_STATED TASK 1_
Can you extract, word for word, the stretch of the outdoor advertising text from "Attention. The street" through "an instant click."?

_DOCUMENT SEGMENT_
## BEGIN

What the person will do next. If your point of sale is nearby, the format has to push them to come in now. If there’s no point of sale, the task is different: lodge yourself in their memory until the moment of purchase.
This is why static digital billboards, media façades, and street video screens don’t compete with each other directly. Each covers its own scenario. A large supersite at the city entrance builds reach and works on raising brand awareness. A screen at a stop with a long contact lets you lead the person further, all the way to scanning a code. Out-of-home video advertising on transport catches the audience in motion along the entire route, not at a single point.
A simple rule: scenario first, format second. Not the other way around.
Let’s show it with an example. A coffee shop in a business district wants more visitors in the morning. The owner’s first thought — a big board on the main thoroughfare nearby. The logic is clear: lots of cars, lots of eyes. But a driver at eight in the morning is heading to work, he won’t turn into the coffee shop here and now.
The money goes to reach that doesn’t convert. The working solution is different: a screen at a stop two hundred meters from the place, where people stand and wait for several minutes. Long contact, a pedestrian audience, the point of sale right there. The same budget, a different result. The format was decided not by size, but by the scenario.
DOOH, classic, or online: whose zone is whose
In 2026 this is no longer an “either-or” argument. Each channel has a zone where it’s stronger.
Attention. The street wins here. An online banner is easy to miss, a DOOH screen — hard. But there’s a nuance: the depth of interaction is limited. A person doesn’t click or leave a comment. The maximum engagement is to scan a code. So the bet here is on reach and memorability, not on an instant click.
Ad targeting. The internet is still the leader. Online slices the audience by interests, behavior, demographics — all the way to a personalized message. DOOH narrows this gap through geolocation targeting and triggers: time of day, weather, season. But it works rather with flows, where “warm” and “cold” people are mixed together, than with a specific user.
That said, the gap is narrowing faster than it seems. Geolocation targeting allows you to show ads not to “the whole city,” but precisely where your audience moves: near business centers, in residential districts, on specific routes. This is no longer blind reach. This is targeting by people’s behavior in physical space, and for many tasks its precision is entirely sufficient.
Flexibility. Here programmatic DOOH changes the rules. The creative can be replaced remotely, ad campaigns launched in real time, the display tied to the weather or the exchange rate, hypotheses tested without rebooking the board. Classic outdoor advertising can’t do this. A simple scenario: it started raining — delivery ads automatically appear on the screens; the sun came out — the display switches to the summer collection.
All without calls to the agency and without reprinting a banner. The budget goes where it currently pays off, instead of hanging dead for weeks.
Budget. Online offers a low entry threshold and quick optimization. Classic out-of-home advertising requires larger investments but delivers broad reach and works on image. DOOH stands in the middle: more expensive than online, more flexible than a static board.
The conclusion is simple. The internet is stronger at precise targeting. The street is stronger at attention and reach. DOOH advertising is the bridge between them. Not a replacement for either channel, but a connecting link.

## END

_THE RECORDS_
## BEGIN

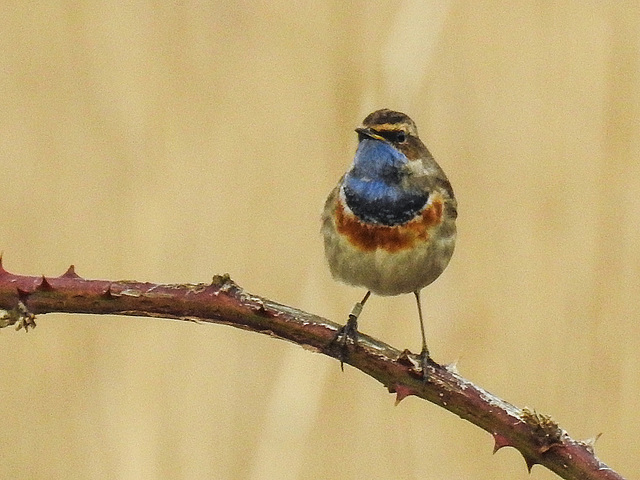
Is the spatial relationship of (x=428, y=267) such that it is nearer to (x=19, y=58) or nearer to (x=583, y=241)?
(x=583, y=241)

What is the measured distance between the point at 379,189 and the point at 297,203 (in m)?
0.75

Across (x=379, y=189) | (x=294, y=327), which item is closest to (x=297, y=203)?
(x=379, y=189)

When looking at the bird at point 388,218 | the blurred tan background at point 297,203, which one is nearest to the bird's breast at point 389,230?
the bird at point 388,218

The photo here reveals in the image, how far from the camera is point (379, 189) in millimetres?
1096

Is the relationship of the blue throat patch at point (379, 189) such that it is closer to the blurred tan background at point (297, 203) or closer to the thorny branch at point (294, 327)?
the thorny branch at point (294, 327)

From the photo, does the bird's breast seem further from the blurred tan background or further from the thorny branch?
the blurred tan background

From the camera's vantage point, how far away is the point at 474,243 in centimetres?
186

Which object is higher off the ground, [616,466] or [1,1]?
[1,1]

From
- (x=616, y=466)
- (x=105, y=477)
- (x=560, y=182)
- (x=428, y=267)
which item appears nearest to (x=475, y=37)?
(x=560, y=182)

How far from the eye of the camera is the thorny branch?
632mm

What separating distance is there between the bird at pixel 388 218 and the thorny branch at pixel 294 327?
1.02 feet

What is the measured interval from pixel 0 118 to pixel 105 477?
0.80 metres

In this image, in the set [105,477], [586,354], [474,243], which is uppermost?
[474,243]

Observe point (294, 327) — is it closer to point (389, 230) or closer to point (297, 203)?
point (389, 230)
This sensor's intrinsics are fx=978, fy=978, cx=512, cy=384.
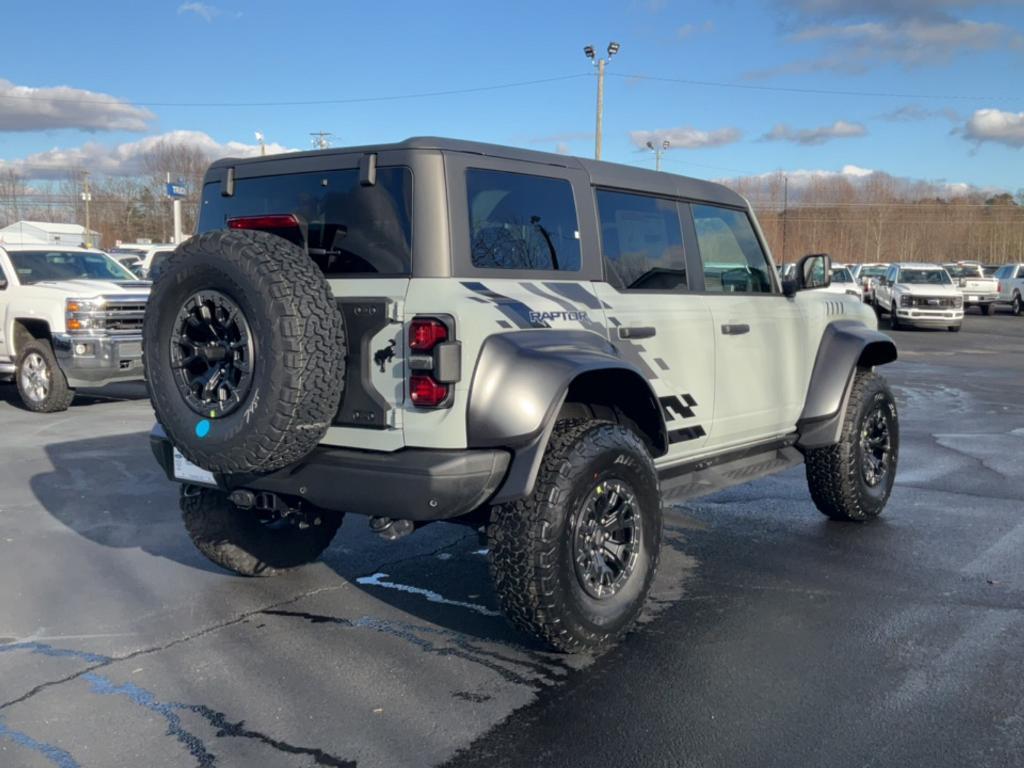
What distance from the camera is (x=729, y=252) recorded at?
5637 mm

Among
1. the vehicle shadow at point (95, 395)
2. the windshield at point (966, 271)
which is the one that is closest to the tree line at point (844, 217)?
the windshield at point (966, 271)

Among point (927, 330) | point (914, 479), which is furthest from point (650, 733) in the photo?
point (927, 330)

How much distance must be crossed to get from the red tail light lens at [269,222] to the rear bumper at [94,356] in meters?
6.98

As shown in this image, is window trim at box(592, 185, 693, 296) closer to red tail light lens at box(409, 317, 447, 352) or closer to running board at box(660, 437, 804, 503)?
running board at box(660, 437, 804, 503)

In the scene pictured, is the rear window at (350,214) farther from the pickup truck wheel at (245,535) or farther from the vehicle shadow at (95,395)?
the vehicle shadow at (95,395)

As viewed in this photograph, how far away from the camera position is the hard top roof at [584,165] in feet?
13.2

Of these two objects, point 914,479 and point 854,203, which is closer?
point 914,479

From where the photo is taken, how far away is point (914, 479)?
25.2 feet

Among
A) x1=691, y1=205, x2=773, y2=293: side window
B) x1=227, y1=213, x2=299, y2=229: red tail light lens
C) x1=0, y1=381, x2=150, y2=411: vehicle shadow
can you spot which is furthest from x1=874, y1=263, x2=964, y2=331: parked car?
x1=227, y1=213, x2=299, y2=229: red tail light lens

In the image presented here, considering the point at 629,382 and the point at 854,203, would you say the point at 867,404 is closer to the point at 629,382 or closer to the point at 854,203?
the point at 629,382

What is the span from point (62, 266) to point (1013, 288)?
31305 mm

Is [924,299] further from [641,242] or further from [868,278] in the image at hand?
[641,242]

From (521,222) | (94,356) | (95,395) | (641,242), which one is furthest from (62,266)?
(521,222)

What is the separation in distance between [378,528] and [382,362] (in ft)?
2.26
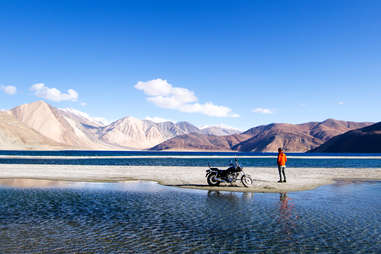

## END

_STATED TASK 2_
Will you copy the stretch of the records from the line containing "In the image presented" through the end of the records, word for word and without the pictures?

_TASK ANSWER 1_
Attention. The street wins here. An online banner is easy to miss, a DOOH screen — hard. But there’s a nuance: the depth of interaction is limited. A person doesn’t click or leave a comment. The maximum engagement is to scan a code. So the bet here is on reach and memorability, not on an instant click.

_TASK ANSWER 2_
In the image presented here, considering the point at 629,382 and the point at 854,203, would you say the point at 867,404 is closer to the point at 629,382 or closer to the point at 854,203?
the point at 629,382

What is the span from point (62, 266) to point (1013, 288)?
31305 mm

Is [924,299] further from [641,242] or further from [868,278] in the image at hand?
[641,242]

From (521,222) | (94,356) | (95,395) | (641,242), which one is furthest from (62,266)?
(521,222)

What is the separation in distance between [378,528] and [382,362] (in ft)?
2.26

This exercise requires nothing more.